TASK DESCRIPTION: Return the data below exactly, but only from the line containing "common name: plains zebra" through the line containing "Label granularity: sequence-level.", with both of those lines included.

Segment Start: DATASET RECORDS

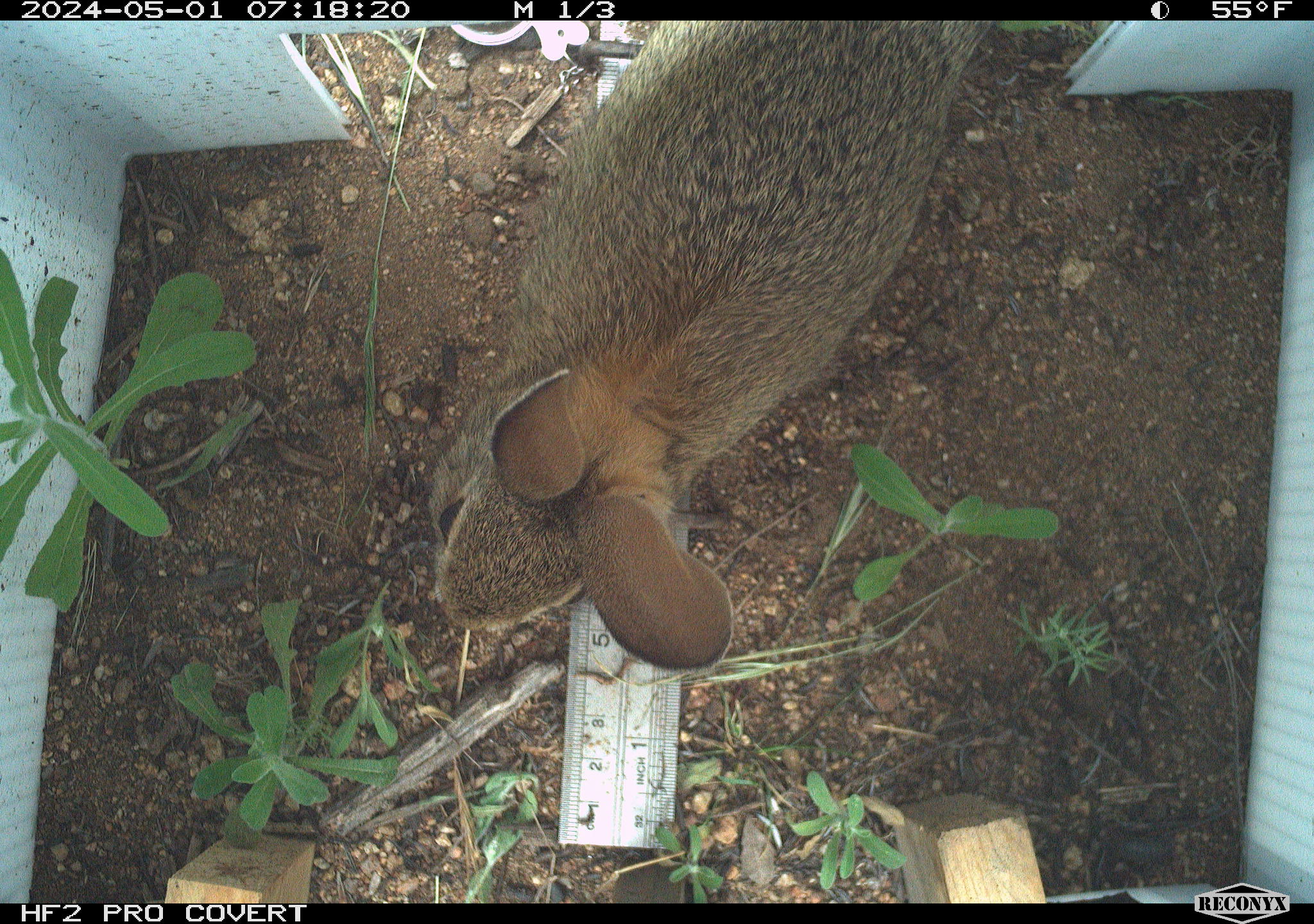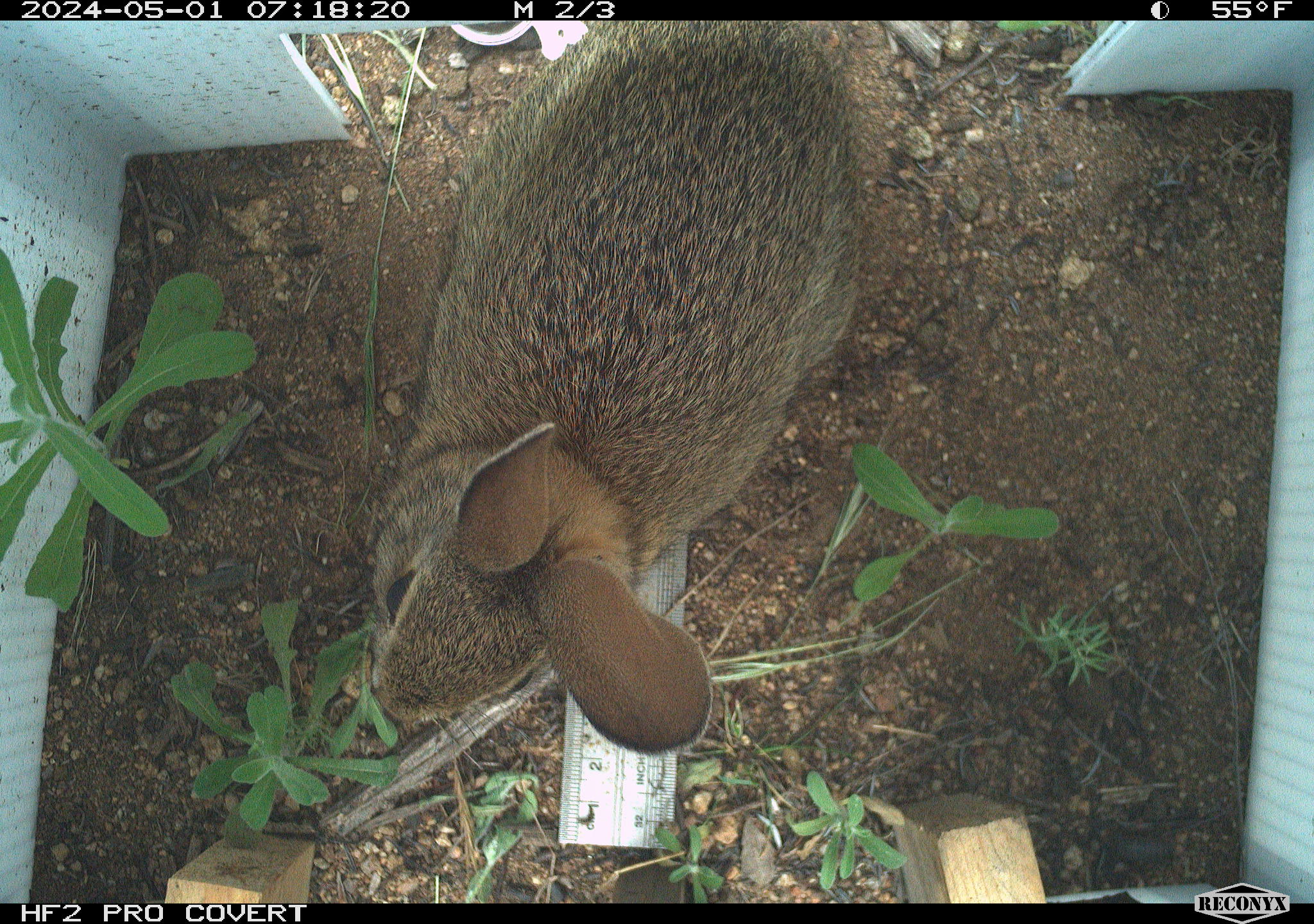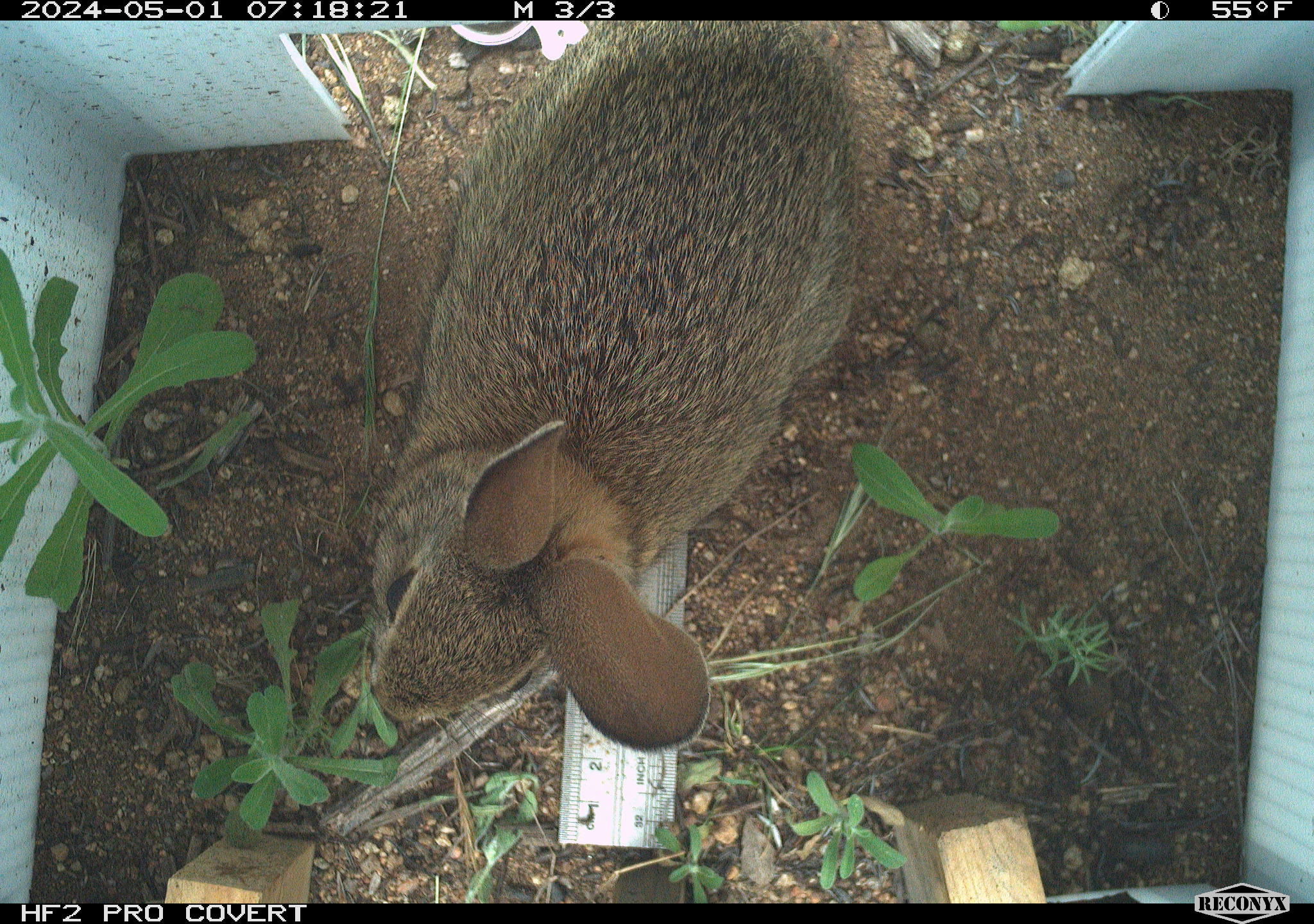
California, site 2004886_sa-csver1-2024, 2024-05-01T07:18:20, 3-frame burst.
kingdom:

Segment End: DATASET RECORDS
Segment Start: DATASET RECORDS

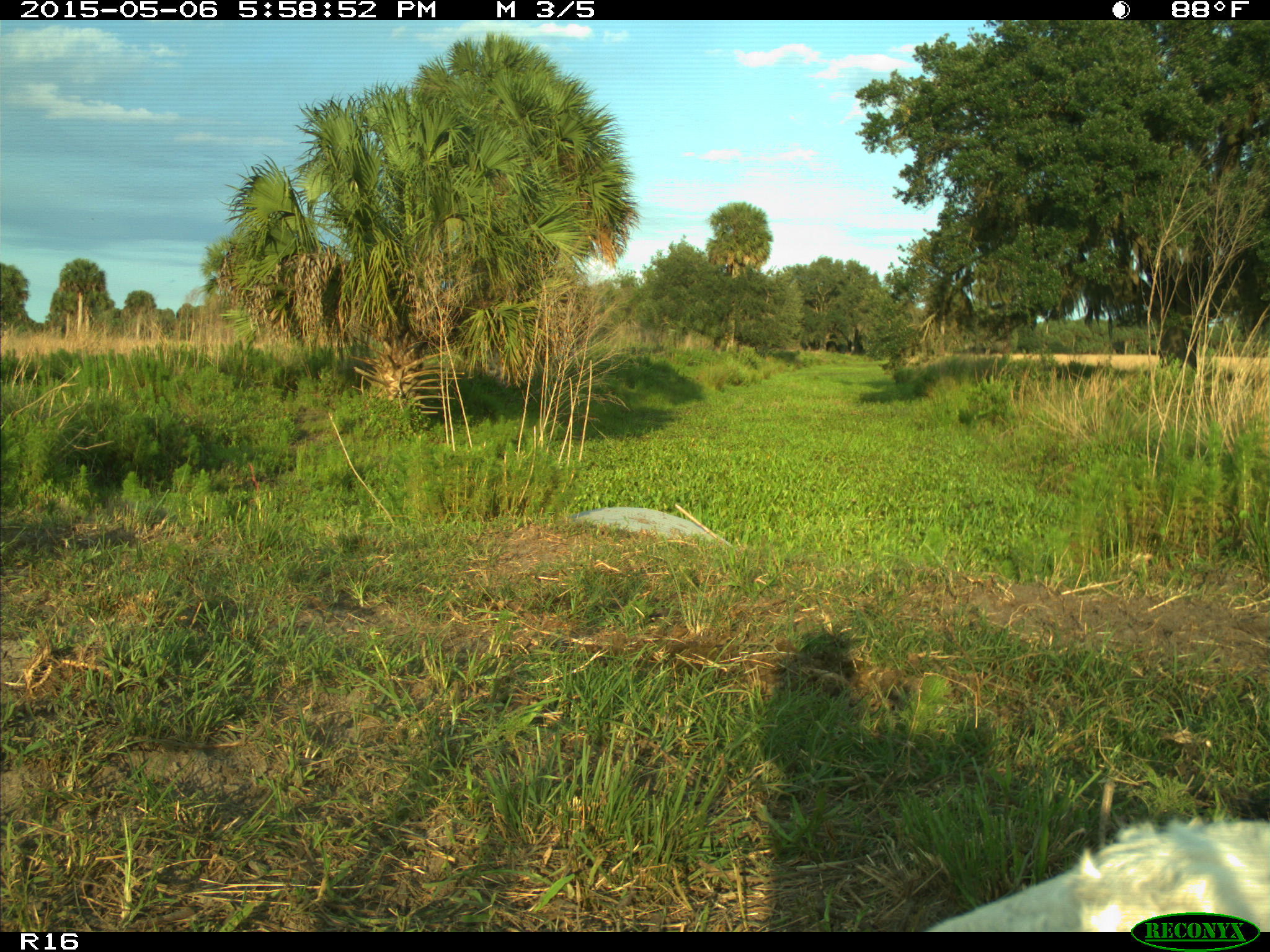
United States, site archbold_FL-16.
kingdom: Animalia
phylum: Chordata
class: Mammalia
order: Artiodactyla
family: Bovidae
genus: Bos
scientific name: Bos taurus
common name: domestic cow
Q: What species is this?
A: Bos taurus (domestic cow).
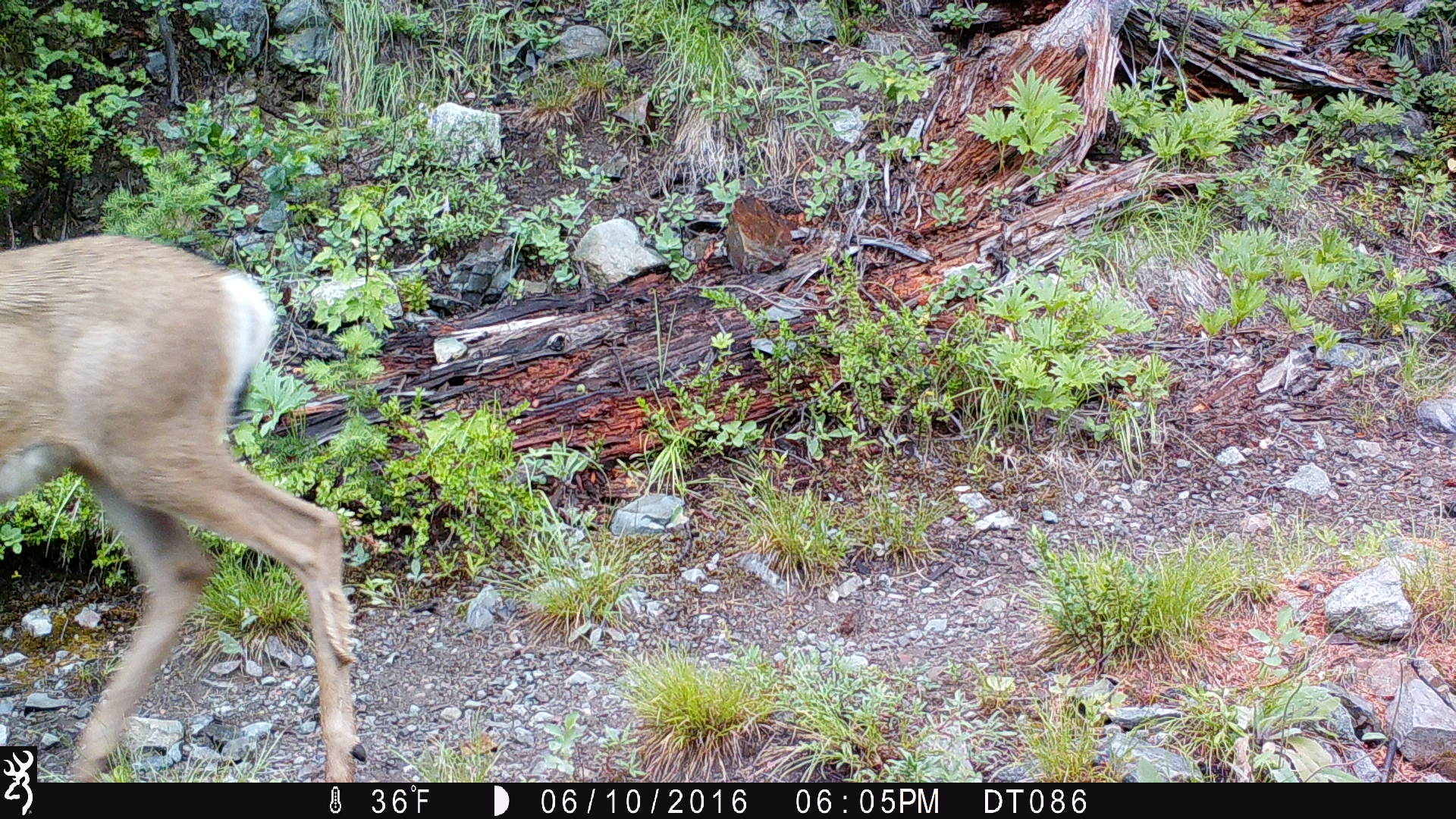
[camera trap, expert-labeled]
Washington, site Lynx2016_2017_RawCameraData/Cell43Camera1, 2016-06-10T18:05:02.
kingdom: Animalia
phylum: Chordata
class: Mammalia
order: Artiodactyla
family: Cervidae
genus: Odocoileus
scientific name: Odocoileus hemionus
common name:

Segment End: DATASET RECORDS
Segment Start: DATASET RECORDS

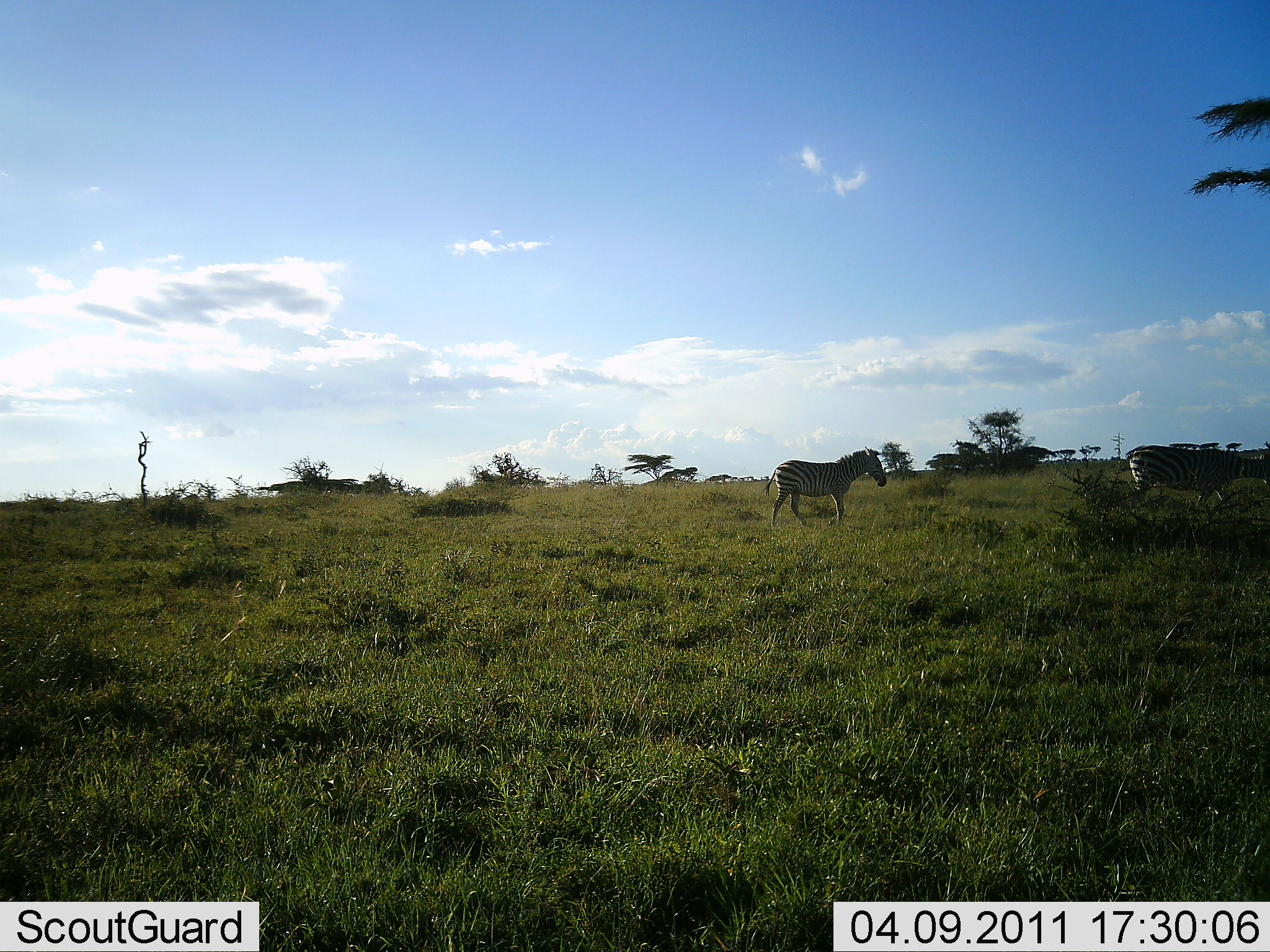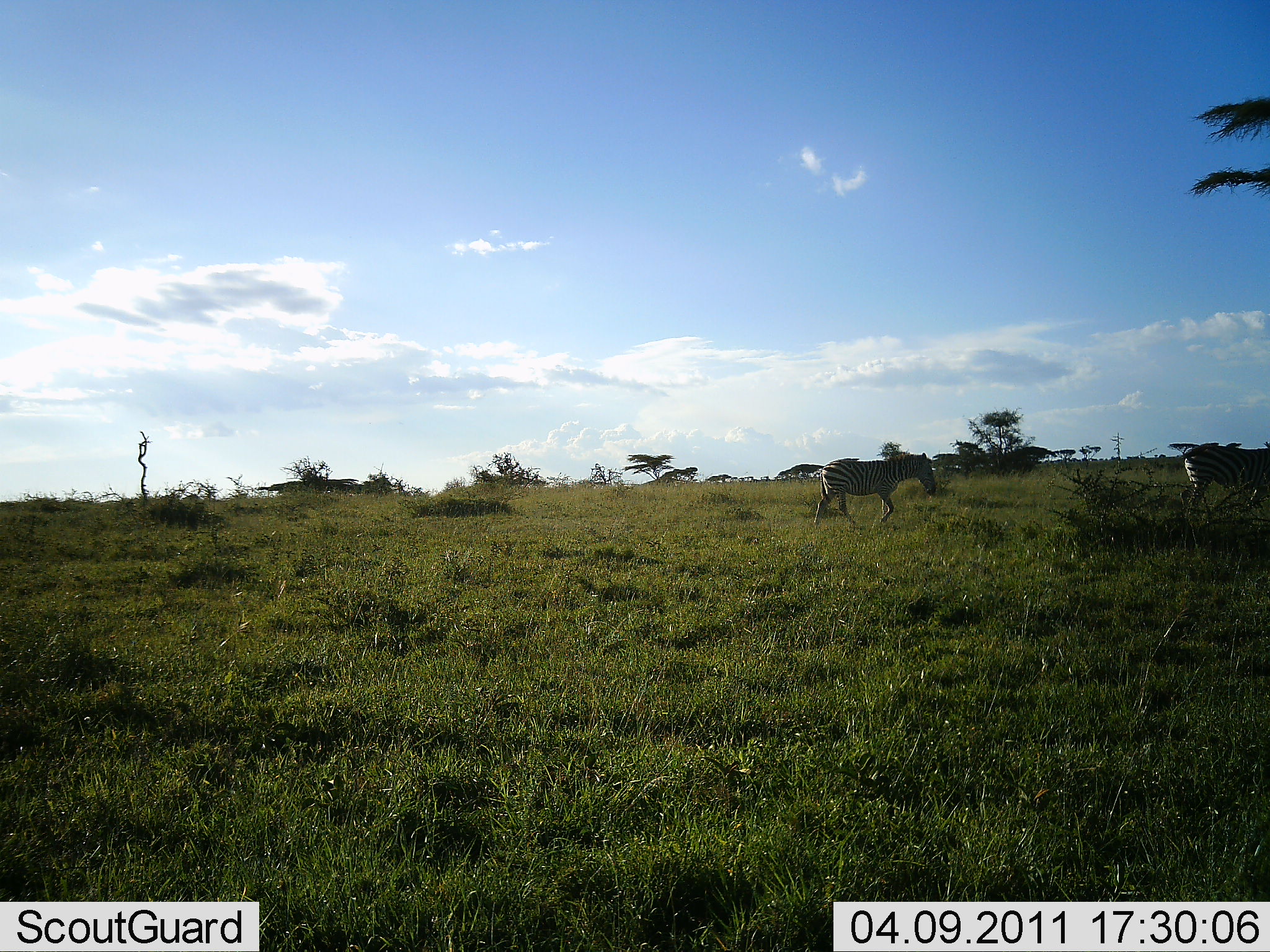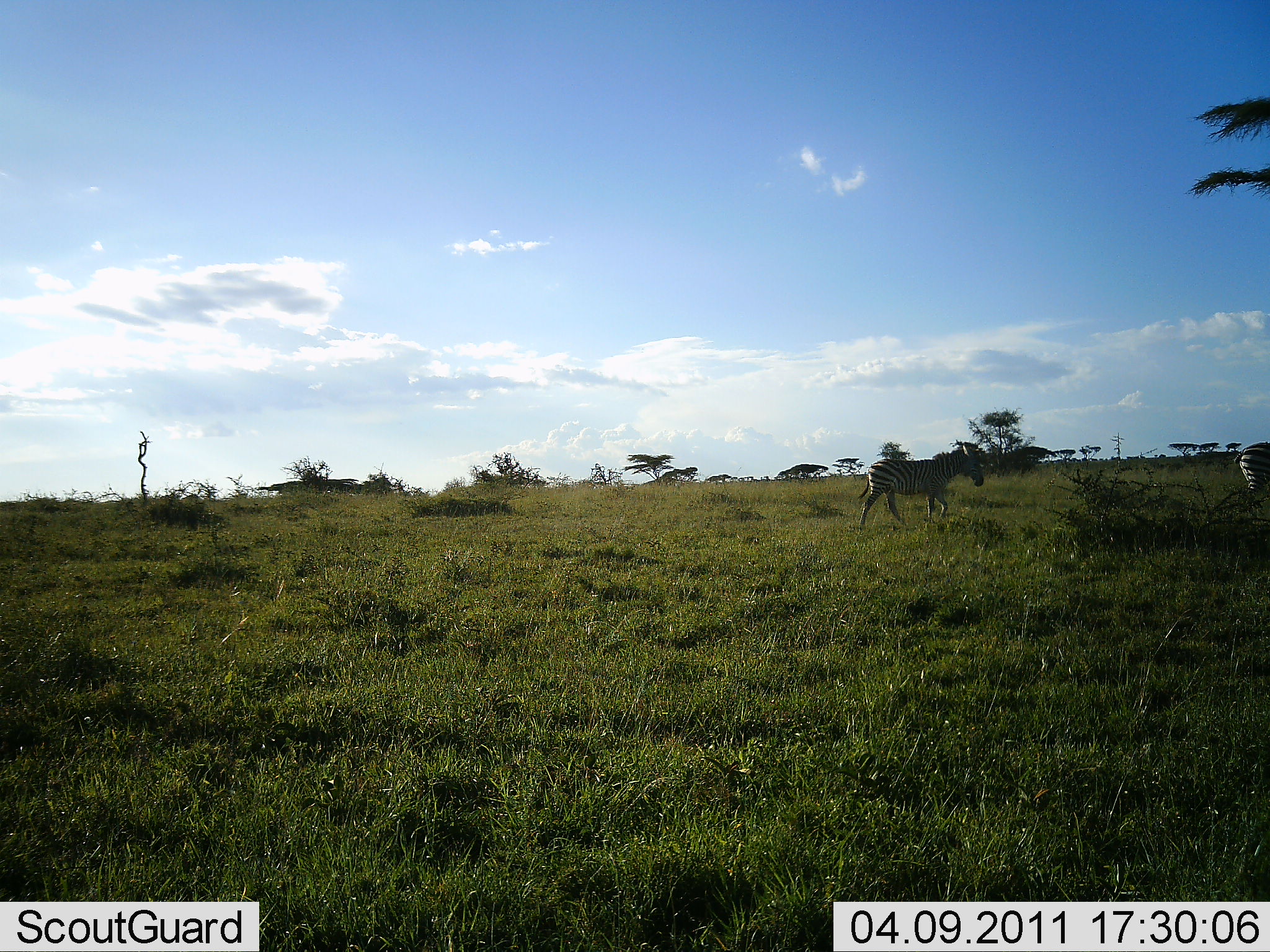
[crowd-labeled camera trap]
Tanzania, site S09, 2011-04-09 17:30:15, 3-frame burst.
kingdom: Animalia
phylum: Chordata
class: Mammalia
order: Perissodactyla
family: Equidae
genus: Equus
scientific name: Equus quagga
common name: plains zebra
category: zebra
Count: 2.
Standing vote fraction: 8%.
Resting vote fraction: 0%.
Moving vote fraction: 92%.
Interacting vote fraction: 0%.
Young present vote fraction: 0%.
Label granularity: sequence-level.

Segment End: DATASET RECORDS

SOLUTION:
common name: plains zebra
category: zebra
Count: 2.
Standing vote fraction: 8%.
Resting vote fraction: 0%.
Moving vote fraction: 92%.
Interacting vote fraction: 0%.
Young present vote fraction: 0%.
Label granularity: sequence-level.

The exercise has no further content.